El especialista del Instituto de Investigaciones Históricas de la UNAM asegura que la Ley de las Asociaciones Religiosas es muy clara en cuanto al uso de los edificios destinados al culto, sobre todo cuando se refiere a los monumentos nacionales.

Eso significa que la custodia de la Catedral Metropolitana pertenece, en este caso, a la arquidiócesis de México, convirtiéndose en la primera responsable del buen uso del inmueble.

Pero al mismo tiempo debe garantizar que los fieles que ahí ejercen sus garantías constitucionales, lo hagan libremente.

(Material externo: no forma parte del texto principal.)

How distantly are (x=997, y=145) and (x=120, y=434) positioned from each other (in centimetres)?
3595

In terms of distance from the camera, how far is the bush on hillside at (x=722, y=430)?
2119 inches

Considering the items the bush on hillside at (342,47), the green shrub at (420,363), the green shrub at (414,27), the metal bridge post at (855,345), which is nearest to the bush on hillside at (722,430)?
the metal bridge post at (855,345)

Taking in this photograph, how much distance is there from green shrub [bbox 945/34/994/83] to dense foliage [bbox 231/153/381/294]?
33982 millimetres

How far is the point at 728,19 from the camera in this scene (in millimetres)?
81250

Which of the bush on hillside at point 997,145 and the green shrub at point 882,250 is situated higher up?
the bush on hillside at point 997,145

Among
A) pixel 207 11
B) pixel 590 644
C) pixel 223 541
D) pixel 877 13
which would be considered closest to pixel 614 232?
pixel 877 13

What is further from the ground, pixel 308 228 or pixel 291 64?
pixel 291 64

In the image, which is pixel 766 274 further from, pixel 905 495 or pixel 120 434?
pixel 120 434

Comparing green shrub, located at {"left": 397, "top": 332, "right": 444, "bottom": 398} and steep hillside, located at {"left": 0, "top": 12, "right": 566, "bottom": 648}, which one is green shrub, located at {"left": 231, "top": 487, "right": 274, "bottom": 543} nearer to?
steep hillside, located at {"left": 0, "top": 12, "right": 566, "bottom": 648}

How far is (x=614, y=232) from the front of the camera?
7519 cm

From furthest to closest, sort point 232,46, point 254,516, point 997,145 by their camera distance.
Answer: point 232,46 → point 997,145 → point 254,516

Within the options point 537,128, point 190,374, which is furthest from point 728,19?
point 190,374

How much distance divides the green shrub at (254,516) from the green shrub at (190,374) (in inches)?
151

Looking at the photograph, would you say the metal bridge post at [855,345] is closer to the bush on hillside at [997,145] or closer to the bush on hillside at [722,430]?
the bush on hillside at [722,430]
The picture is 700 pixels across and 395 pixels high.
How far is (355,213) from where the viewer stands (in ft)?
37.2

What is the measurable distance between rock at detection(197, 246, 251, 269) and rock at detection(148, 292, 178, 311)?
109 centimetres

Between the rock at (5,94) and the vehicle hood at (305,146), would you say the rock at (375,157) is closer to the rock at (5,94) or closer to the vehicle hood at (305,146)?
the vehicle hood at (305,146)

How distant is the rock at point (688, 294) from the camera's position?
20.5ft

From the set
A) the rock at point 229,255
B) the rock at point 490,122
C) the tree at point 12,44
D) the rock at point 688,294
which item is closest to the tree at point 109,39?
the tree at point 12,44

“Legalmente la arquidiócesis de México tiene todo el derecho de cerrar el templo, en tanto no se garantice la seguridad de los fieles, porque la primera responsable del templo es la Iglesia”.

Al respecto, Pedro Paz, especialista en Patrimonio, sostiene que en estricto sentido habría que colocar esta problemática en un plano de propiedad federal para poder garantizar el acceso a todos los mexicanos, católicos o no creyentes, para que puedan hacer uso de él.

Sin embargo, el investigador considera que esta situación tiene que resolverse desde un punto jurídico, porque está claro que se trata de un conflicto político.

“Ya quedó establecido en las Leyes de Reforma que los inmuebles religiosos que datan de la Colonia son propiedad de la nación, aunque su uso lo tenga la Iglesia. En el siglo XIX hubo un acuerdo entre el Episcopado y el gobierno juarista para ver cuáles templos se mantenían abiertos al culto. Entonces, jurídicamente, hay razones para establecer esta referencia”.

Desde el pasado martes, MILENIO solicitó una entrevista con el doctor Xavier Cortés Rocha, director general de Sitios y Monumentos del Patrimonio Cultural del Consejo Nacional para la Cultura y las Artes, para que fijara la postura del gobierno federal sobre este acontecimiento, pero hasta el cierre de la edición no se obtuvo respuesta.

Razón legal y moral

Si la Iglesia decidiera cerrar la Catedral Metropolitana de forma definitiva, incurriría en una irregularidad, porque estaría renunciando prácticamente al uso de este inmueble, catalogado como Patrimonio de la nación.

Al parecer no es el caso, indica Jorge Traslosheros: lo único que está exigiendo la Iglesia es el respeto a los feligreses. Analizado desde este punto de vista, el Arzobispado tiene la razón legal y moral de cerrar preventivamente el recinto, mientras no se asegure y garantice la seguridad de los fieles.